Document text:
▶

This guide will show you how to backup a stand-alone PersistentVolumeClaim (PVC) using Stash. Here, we are going to backup a PVC provisioned using an NFS server into a GCS bucket.
At first, you need to have a Kubernetes cluster, and the kubectl command-line tool must be configured to communicate with your cluster. If you do not already have a cluster, you can create one by using Minikube.
Install Stash in your cluster following the steps here.
You will need to have a PVC with ReadWriteMany access mode. Here, we are going to use an NFS server to provision a PVC with ReadWriteMany access mode. If you don’t have an NFS server running, deploy one by following the guide here.
You should be familiar with the following Stash concepts:
To keep everything isolated, we are going to use a separate namespace called demo throughout this tutorial.
$ kubectl create ns demo
namespace/demo created
Note: YAML files used in this tutorial are stored in docs/examples/guides/latest/volumes directory of stashed/docs repository.
Verify necessary Function and Task:
Stash uses a Function-Task model to backup stand-alone volume. When you install Stash, it automatically creates the necessary Function and Task to backup a stand-alone volume.
Let’s verify that Stash has created the necessary Function to backup/restore PVC by the following command,
$ kubectl get function
NAME            AGE
pvc-backup      117m
pvc-restore     117m
update-status   117m
Also, verify that the necessary Task has been created,
$ kubectl get task
NAME          AGE
pvc-backup    118m
pvc-restore   118m
At first, let’s prepare our desired PVC. Here, we are going to create a PersistentVolume (PV) that will use an NFS server as storage. Then, we are going to create a PVC that will bind with the PV. Then, we are going to mount this PVC in two different pods. Each pod will generate a sample file into the PVC.
Create PersistentVolume:
We have deployed an NFS server in storage namespace and it is accessible through a Service named nfs-service. Now, we are going to create a PV that uses the NFS server as storage.
Below is the YAML of the PV that we are going to create,
apiVersion: v1
kind: PersistentVolume
metadata:
  name: nfs-pv
  labels:
    app: nfs-demo
spec:
  capacity:
    storage: 1Gi
  accessModes:
  - ReadWriteMany
  nfs:
    server: "nfs-service.storage.svc.cluster.local"
    path: "/"
Notice the metadata.labels section. Here, we have added app: nfs-demo label. We are going to use this label as selector in PVC so that the PVC binds with this PV.
Let’s create the PV we have shown above,
$ kubectl apply -f ./docs/examples/guides/latest/volumes/pv.yaml
persistentvolume/nfs-pv created
Create PersistentVolumeClaim:
Now, create a PVC to bind with the PV we have just created. Below, is the YAML of the PVC that we are going to create,
apiVersion: v1
kind: PersistentVolumeClaim
metadata:
  name: nfs-pvc
  namespace: demo
spec:
  accessModes:
  - ReadWriteMany
  storageClassName: ""

◀

Extracted records:
▶

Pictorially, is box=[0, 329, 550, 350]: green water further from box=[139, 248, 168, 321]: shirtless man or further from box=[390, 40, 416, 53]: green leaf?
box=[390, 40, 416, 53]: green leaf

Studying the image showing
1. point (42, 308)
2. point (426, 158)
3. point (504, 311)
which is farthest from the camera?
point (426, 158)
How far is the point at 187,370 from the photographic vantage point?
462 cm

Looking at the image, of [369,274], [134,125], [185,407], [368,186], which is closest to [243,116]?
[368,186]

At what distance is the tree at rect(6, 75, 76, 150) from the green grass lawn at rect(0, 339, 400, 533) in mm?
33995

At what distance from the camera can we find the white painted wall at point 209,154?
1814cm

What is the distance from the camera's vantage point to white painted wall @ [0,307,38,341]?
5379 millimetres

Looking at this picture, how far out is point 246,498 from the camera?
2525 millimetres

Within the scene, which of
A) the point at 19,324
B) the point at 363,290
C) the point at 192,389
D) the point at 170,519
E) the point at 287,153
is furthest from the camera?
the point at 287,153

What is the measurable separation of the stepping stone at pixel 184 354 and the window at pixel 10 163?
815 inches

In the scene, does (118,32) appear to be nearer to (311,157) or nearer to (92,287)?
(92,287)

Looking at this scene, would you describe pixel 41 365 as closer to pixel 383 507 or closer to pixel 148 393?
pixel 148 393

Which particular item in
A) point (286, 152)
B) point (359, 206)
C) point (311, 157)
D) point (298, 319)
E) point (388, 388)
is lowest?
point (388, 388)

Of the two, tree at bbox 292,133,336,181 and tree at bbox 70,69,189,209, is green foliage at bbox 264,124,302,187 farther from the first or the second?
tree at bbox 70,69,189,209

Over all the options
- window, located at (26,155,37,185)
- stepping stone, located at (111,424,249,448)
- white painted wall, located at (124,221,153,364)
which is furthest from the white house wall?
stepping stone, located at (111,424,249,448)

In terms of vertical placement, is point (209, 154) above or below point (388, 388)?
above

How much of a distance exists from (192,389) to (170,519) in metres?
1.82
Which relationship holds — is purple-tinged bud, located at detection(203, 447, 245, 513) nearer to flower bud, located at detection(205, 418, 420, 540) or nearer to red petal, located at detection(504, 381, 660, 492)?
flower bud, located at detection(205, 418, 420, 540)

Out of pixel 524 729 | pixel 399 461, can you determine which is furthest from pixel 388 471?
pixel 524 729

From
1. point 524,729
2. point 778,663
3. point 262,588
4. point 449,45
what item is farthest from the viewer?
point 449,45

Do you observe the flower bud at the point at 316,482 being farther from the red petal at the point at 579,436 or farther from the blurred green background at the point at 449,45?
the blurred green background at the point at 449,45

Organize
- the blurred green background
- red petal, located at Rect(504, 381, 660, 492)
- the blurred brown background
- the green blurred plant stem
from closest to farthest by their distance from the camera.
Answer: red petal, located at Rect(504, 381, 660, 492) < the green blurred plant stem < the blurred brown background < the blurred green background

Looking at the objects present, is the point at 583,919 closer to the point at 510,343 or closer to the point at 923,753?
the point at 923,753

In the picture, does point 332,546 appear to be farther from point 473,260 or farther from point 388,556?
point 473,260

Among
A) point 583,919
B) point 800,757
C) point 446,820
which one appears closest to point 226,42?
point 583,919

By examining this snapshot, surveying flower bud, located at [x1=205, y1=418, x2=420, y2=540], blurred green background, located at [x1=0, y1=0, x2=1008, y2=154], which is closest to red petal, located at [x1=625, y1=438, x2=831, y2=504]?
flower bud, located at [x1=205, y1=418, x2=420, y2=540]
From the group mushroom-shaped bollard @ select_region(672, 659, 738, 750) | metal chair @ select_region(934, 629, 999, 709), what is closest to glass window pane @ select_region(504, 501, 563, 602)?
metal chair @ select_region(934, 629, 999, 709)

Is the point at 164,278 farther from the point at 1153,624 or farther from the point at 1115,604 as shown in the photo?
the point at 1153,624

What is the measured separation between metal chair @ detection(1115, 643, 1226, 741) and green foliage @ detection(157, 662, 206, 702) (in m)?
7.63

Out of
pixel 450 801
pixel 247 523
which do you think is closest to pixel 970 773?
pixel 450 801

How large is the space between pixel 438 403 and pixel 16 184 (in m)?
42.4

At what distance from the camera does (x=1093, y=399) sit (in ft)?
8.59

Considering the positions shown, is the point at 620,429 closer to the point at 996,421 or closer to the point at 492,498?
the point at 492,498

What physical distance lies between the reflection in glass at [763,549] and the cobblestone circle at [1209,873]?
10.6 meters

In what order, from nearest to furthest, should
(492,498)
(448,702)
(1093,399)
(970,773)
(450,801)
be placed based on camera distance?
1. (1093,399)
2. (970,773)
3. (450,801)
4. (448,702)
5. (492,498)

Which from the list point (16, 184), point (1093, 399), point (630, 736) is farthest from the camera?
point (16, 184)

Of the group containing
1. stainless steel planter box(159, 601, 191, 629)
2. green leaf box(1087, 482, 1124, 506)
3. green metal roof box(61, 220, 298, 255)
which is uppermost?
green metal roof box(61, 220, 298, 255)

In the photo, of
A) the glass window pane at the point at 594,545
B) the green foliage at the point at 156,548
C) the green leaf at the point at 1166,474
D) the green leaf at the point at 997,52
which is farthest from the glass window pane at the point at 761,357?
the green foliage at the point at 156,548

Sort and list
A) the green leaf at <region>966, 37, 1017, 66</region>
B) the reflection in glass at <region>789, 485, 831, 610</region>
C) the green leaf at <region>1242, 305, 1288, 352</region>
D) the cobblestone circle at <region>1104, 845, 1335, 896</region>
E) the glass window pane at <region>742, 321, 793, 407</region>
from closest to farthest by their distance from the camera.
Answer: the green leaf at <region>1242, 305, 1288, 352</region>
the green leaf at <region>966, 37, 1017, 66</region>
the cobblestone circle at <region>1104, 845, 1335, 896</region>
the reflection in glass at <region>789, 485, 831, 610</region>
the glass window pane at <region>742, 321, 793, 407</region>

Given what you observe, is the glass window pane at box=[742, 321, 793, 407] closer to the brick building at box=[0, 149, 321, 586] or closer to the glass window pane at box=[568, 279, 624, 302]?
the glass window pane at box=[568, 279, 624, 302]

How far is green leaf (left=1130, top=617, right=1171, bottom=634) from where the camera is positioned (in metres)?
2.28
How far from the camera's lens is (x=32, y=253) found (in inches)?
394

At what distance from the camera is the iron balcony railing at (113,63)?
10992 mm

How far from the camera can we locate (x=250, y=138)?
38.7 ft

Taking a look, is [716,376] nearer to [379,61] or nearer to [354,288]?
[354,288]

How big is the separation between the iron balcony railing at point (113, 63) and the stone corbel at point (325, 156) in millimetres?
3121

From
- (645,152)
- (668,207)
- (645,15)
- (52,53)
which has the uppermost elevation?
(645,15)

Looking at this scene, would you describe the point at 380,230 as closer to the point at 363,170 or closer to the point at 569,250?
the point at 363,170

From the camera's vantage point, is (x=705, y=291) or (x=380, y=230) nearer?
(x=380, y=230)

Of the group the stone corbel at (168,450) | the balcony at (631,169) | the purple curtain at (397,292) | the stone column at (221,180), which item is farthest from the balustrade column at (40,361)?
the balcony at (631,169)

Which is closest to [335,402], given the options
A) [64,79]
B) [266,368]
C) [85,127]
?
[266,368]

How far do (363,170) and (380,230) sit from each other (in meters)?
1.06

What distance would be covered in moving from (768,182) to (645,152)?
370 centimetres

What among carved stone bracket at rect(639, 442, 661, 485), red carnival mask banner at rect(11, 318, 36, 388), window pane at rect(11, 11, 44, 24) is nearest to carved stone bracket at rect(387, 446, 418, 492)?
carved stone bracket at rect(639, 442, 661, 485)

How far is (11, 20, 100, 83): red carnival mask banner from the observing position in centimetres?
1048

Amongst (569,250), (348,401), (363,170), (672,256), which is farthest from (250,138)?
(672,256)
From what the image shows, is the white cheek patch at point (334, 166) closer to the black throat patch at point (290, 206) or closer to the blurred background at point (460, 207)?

◀

Things to do:
[1] Answer these questions using the Stash PVC backup guide:
(a) Which access mode must the PVC have?
(b) In which namespace is the NFS server deployed, and through which Service can it be reached?
(c) Which label is added under metadata.labels in the PV's YAML?
[2] Write the next part of the Stash PVC backup guide, beginning right after its last line.

Response list:
[1]
(a) ReadWriteMany.
(b) It is deployed in the storage namespace and is reached through a Service named nfs-service.
(c) app: nfs-demo.

[2]
  resources:
    requests:
      storage: 1Gi
  selector:
    matchLabels:
      app: nfs-demo
Notice the spec.accessModes section. We are using ReadWriteMany access mode so that multiple pods can use this PVC simultaneously. Without this access mode, Stash will fail to backup the volume if any other pod mount it during backup.
Also, notice the spec.selector section. We have specified app: nfs-demo labels as a selector so that it binds with the PV that we have created earlier.
Let’s create the PVC we have shown above,
$ kubectl apply -f ./docs/examples/guides/latest/volumes/pvc.yaml
persistentvolumeclaim/nfs-pvc created
Verify that the PVC has bounded with our desired PV,
$ kubectl get pvc -n demo nfs-pvc
NAME      STATUS   VOLUME   CAPACITY   ACCESS MODES   STORAGECLASS   AGE
nfs-pvc   Bound    nfs-pv   1Gi        RWX                           32s
Here, we can see that the PVC nfs-pvc has been bounded with PV nfs-pv.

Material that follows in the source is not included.